Classify music as blues, classical, country, disco, hip-hop, jazz, metal, pop, reggae, or rock
2024-12-15.00-12-09.mp4
I include along with an interface for the tool made to extract features, sample code for a DNN and SVM, as well as the source for the website used to host my trained model. The method was to extract mel frequency capstone coeficients from the data for use in a Concurrent Neural Network (CNN) for preprocessing and feature reduction to be used as inputs to a Support Vector Machine (SVM) for classification. I was able to get 91.5% accuracy on the test set using an RBF Kernel. The SVM outperformed a Dense Nueral Network (DNN).
GTZAN Dataset — I only use the raw audio and labels.
app.py contains a flask app that when run in the browser will return a spectrogram image and genre prediction.
I don't include my trained model in this repository
from FeatureExtract import FeatureExtract
fe = FeatureExtract()
x, y = fe.load_data('path/to/gtzan_wavs', 'path/to/gtzan_csv')
fe.train(features=x, labels=y, predict=False)
features = fe.extract(x) # returns a tf.Tensor
features = features.numpy() # to get a numpy array
These are not the values extracted from the CNN! Use these to train multiple CNNs.
fe.save_csv('mfccs.csv', features, labels)
x, y = fe.load_csv('mfccs.csv')
fe.load_model(path)
fe.save_model(path=None, overwrite=False)
You may then use this CNN feature extractor as input to some other classifier.
fe = FeatureExtract()
fe.load_model('cnn5.keras')
x, y = fe.load_csv('features.csv')
features = fe.extract(x).numpy()
print(features.shape)
label_encoder = LabelEncoder()
labels_encoded = label_encoder.fit_transform(y)
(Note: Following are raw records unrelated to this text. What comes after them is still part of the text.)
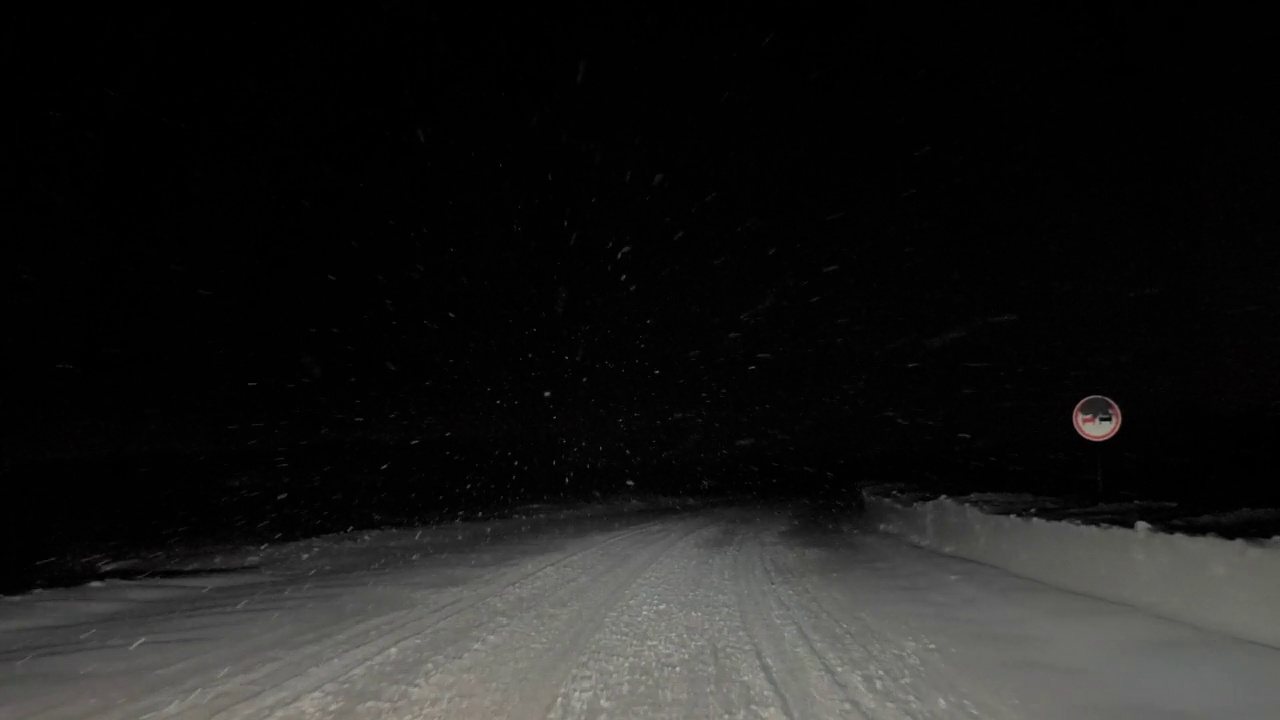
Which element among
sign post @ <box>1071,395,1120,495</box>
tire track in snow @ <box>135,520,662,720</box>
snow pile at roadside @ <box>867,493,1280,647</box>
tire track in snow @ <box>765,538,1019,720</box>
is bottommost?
tire track in snow @ <box>765,538,1019,720</box>

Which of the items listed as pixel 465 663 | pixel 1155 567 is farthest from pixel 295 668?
pixel 1155 567

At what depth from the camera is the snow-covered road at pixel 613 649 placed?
6453 mm

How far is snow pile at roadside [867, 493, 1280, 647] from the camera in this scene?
7.79 meters

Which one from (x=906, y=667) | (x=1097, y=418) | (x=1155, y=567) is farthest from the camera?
(x=1097, y=418)

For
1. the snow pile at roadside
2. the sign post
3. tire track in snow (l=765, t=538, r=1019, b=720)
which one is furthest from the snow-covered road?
the sign post

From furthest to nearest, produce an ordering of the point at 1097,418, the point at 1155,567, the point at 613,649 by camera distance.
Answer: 1. the point at 1097,418
2. the point at 1155,567
3. the point at 613,649

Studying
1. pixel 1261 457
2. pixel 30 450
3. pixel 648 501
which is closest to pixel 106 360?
pixel 30 450

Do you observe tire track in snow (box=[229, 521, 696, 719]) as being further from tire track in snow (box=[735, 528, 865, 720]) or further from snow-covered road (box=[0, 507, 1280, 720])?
tire track in snow (box=[735, 528, 865, 720])

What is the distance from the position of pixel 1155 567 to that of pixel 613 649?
19.4 feet

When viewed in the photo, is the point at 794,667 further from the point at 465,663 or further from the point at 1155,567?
the point at 1155,567

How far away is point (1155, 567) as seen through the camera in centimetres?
931

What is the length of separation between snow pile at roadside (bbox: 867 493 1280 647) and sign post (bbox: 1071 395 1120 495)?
1465mm

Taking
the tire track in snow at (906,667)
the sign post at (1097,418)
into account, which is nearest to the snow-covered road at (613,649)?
the tire track in snow at (906,667)

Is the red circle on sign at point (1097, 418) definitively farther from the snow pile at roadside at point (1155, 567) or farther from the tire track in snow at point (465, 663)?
the tire track in snow at point (465, 663)
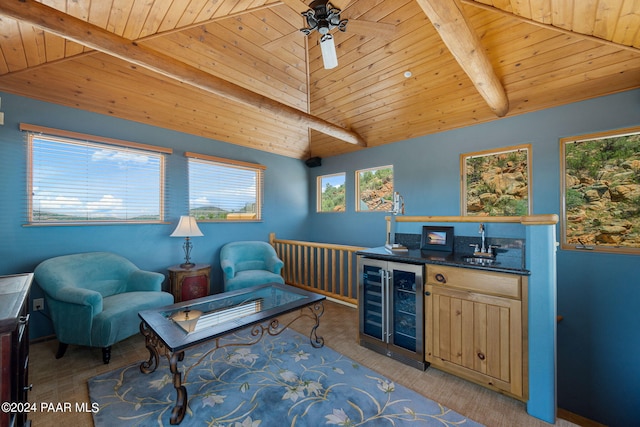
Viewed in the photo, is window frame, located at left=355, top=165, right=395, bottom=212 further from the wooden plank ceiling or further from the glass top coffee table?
the glass top coffee table

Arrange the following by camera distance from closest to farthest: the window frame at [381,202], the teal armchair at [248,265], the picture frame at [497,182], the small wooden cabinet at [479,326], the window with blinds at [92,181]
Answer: the small wooden cabinet at [479,326] < the window with blinds at [92,181] < the picture frame at [497,182] < the teal armchair at [248,265] < the window frame at [381,202]

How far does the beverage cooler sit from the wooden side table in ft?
7.10

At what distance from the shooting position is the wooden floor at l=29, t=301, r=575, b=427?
170 cm

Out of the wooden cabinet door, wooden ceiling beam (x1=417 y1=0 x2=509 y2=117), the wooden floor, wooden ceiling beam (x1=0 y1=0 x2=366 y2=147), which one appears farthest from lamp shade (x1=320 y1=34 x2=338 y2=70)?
the wooden floor

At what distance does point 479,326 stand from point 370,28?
8.26ft

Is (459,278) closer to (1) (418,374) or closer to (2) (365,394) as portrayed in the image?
(1) (418,374)

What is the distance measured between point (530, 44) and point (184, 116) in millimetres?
4204

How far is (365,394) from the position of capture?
6.24 ft

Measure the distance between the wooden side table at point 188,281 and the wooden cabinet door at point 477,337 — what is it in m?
2.81

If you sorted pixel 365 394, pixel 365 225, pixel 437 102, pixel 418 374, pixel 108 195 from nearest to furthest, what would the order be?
pixel 365 394 → pixel 418 374 → pixel 108 195 → pixel 437 102 → pixel 365 225

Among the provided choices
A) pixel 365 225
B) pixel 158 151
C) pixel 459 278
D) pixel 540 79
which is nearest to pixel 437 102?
pixel 540 79

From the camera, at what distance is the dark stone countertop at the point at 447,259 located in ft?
5.84

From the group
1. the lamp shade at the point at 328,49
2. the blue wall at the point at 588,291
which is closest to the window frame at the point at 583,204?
the blue wall at the point at 588,291

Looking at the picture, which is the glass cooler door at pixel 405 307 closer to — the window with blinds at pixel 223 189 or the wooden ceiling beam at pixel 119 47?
the wooden ceiling beam at pixel 119 47
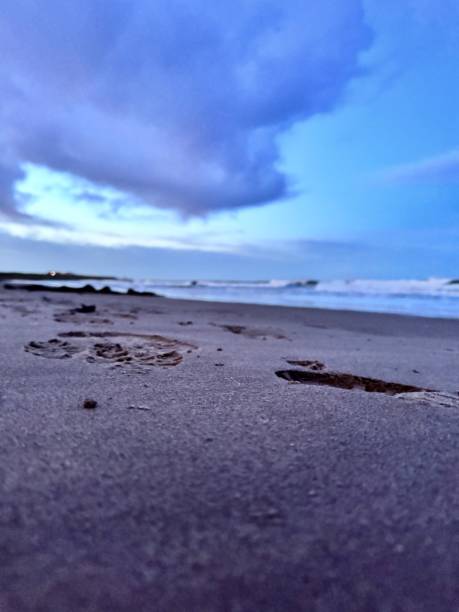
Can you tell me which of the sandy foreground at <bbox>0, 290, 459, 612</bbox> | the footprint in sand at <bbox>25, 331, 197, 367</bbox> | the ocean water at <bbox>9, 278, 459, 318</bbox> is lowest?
the sandy foreground at <bbox>0, 290, 459, 612</bbox>

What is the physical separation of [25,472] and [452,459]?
96 centimetres

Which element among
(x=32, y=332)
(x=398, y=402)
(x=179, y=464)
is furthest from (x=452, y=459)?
(x=32, y=332)

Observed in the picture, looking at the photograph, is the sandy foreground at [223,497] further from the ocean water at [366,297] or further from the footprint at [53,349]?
the ocean water at [366,297]

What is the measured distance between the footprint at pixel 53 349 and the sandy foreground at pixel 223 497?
437 mm

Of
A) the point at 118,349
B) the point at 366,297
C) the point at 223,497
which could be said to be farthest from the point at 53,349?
the point at 366,297

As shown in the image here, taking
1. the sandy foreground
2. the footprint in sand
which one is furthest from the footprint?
the sandy foreground

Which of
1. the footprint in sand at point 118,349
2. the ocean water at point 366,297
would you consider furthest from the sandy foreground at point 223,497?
the ocean water at point 366,297

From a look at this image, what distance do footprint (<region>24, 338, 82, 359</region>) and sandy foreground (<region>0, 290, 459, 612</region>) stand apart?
44cm

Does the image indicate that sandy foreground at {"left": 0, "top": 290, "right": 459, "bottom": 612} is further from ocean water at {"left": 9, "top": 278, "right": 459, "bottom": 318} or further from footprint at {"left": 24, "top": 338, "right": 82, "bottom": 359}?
ocean water at {"left": 9, "top": 278, "right": 459, "bottom": 318}

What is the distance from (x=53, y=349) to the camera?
2035mm

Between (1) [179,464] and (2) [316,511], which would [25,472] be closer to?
(1) [179,464]

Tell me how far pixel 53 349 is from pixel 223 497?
1.64 m

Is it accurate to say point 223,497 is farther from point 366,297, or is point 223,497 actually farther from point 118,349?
point 366,297

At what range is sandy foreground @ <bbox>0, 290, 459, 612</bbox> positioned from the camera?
0.52 meters
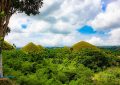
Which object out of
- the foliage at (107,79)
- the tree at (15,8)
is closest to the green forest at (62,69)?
A: the foliage at (107,79)

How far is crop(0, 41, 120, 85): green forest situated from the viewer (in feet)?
88.6

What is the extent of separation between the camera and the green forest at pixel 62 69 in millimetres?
27000

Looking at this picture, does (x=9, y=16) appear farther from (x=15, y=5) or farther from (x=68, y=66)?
(x=68, y=66)

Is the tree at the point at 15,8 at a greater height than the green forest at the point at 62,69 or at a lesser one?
greater

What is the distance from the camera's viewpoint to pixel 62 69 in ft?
107

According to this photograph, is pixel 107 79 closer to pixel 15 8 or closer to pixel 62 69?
pixel 62 69

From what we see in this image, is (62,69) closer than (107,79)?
No

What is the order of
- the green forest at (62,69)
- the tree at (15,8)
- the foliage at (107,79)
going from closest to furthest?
the tree at (15,8), the green forest at (62,69), the foliage at (107,79)

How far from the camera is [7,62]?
3244 cm

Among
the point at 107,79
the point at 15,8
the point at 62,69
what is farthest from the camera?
the point at 62,69

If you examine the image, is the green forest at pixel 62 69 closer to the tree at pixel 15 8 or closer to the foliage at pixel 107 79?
the foliage at pixel 107 79

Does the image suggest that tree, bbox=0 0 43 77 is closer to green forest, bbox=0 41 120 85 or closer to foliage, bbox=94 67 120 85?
green forest, bbox=0 41 120 85

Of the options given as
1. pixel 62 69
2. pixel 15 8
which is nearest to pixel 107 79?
pixel 62 69

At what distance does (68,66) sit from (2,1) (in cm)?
1371
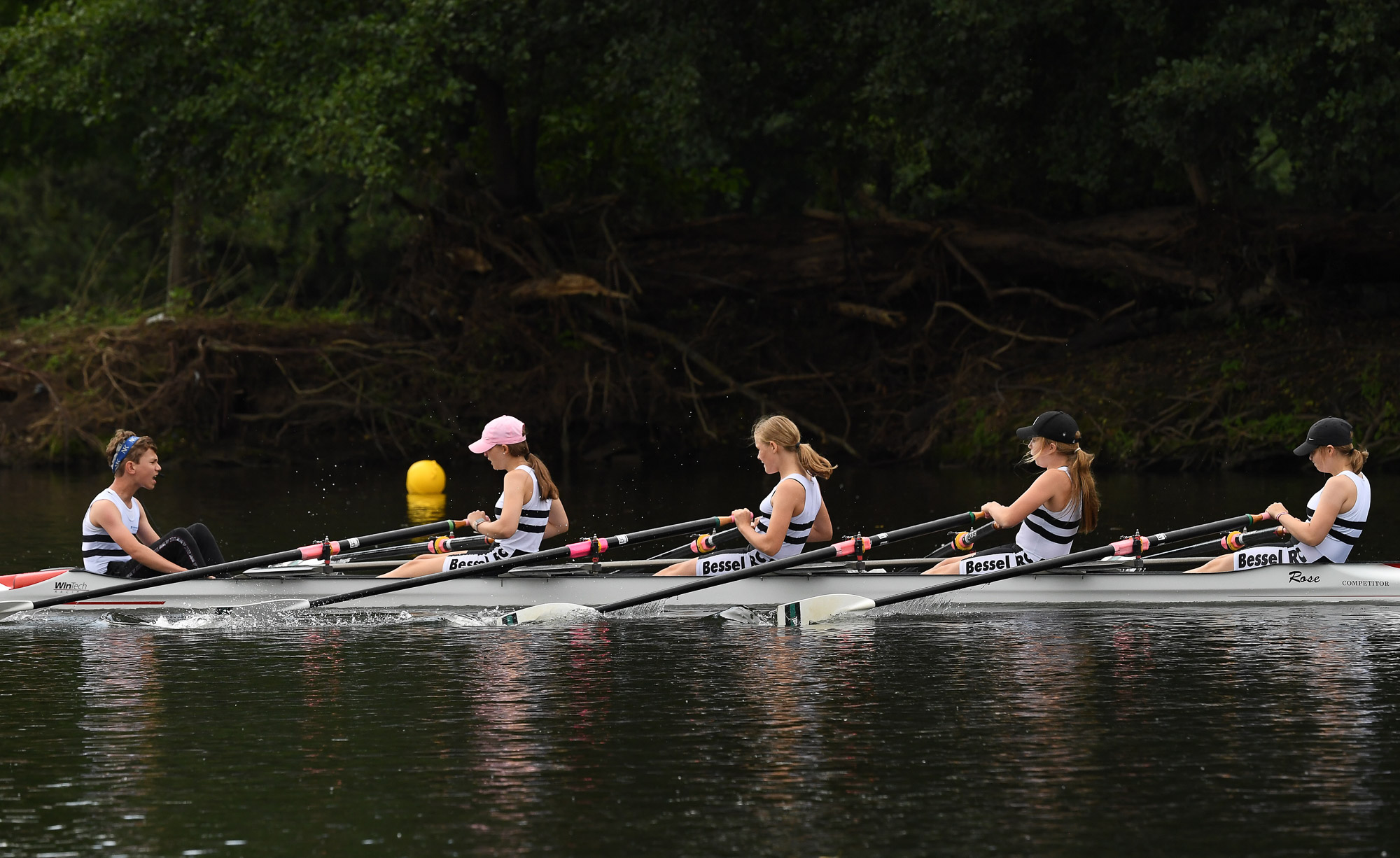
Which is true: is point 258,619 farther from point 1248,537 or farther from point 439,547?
point 1248,537

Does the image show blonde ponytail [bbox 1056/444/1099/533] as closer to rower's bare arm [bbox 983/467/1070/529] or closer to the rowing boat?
rower's bare arm [bbox 983/467/1070/529]

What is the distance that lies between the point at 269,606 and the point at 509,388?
18519 millimetres

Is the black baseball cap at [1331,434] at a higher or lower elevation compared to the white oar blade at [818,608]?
higher

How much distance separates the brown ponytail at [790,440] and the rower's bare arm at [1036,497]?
3.73 feet

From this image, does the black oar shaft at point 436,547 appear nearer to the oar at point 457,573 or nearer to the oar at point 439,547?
the oar at point 439,547

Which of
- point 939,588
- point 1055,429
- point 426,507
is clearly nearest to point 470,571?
point 939,588

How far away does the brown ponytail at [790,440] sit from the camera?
11750 millimetres

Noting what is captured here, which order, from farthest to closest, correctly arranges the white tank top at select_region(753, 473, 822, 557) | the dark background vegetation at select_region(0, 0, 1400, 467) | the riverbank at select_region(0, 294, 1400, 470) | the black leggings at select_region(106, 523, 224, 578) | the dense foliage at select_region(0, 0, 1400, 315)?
the riverbank at select_region(0, 294, 1400, 470)
the dark background vegetation at select_region(0, 0, 1400, 467)
the dense foliage at select_region(0, 0, 1400, 315)
the black leggings at select_region(106, 523, 224, 578)
the white tank top at select_region(753, 473, 822, 557)

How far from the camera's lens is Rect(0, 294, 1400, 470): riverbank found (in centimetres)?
2883

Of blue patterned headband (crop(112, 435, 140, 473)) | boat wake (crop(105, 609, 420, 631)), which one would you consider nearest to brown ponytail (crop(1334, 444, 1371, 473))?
boat wake (crop(105, 609, 420, 631))

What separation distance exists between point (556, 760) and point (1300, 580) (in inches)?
254

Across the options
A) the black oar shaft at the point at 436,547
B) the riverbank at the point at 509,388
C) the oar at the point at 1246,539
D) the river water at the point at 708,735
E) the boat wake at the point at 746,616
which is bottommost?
the river water at the point at 708,735

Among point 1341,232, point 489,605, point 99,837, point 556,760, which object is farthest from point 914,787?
point 1341,232

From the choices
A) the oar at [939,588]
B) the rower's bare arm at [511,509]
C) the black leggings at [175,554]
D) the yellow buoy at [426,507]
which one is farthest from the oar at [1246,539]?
the yellow buoy at [426,507]
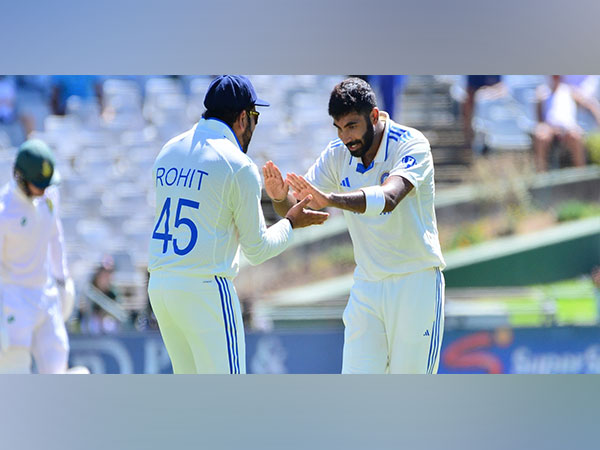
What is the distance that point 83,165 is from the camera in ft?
24.5

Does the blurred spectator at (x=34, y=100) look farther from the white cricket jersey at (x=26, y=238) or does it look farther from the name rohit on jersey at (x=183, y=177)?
the name rohit on jersey at (x=183, y=177)

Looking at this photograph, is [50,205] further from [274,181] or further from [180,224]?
[180,224]

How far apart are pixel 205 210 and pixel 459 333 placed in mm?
3810

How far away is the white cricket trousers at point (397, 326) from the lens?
442 cm

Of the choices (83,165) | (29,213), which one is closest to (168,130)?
(83,165)

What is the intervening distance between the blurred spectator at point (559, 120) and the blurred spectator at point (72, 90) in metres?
3.41

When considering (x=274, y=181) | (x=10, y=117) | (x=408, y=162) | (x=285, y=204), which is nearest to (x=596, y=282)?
(x=408, y=162)

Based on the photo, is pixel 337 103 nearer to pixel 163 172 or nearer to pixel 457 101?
pixel 163 172

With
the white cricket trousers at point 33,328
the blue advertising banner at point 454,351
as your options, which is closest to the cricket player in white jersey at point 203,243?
the white cricket trousers at point 33,328

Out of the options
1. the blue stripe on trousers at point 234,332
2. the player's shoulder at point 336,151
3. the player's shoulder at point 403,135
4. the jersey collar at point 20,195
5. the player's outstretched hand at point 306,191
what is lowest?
the blue stripe on trousers at point 234,332

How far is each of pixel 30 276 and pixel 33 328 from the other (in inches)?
13.9

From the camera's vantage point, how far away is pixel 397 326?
4434 mm

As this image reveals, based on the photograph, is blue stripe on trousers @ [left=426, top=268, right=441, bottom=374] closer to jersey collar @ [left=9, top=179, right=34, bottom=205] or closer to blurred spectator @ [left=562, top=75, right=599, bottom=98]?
jersey collar @ [left=9, top=179, right=34, bottom=205]

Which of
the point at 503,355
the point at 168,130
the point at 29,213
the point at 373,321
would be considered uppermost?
the point at 168,130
x_train, x_test, y_train, y_test = train_test_split(features, labels_encoded, test_size=0.2, random_state=42, stratify=labels_encoded)
clf = svm.SVC()
clf.fit(x_train, y_train)
predictions = clf.predict(x_test)
# confusion matrix
predicted_labels = label_encoder.inverse_transform(predictions)
true_labels = label_encoder.inverse_transform(y_test)
cm = confusion_matrix(true_labels, predicted_labels, labels=label_encoder.classes_)
display = ConfusionMatrixDisplay(confusion_matrix=cm, display_labels=label_encoder.classes_)
display.plot(cmap=plt.cm.Blues)
plt.xticks(rotation=45)
plt.title('Confusion Matrix')
plt.show()
# accuracy
accuracy = np.sum(predictions == y_test) / len(y_test)
print (f"accuracy: {accuracy}")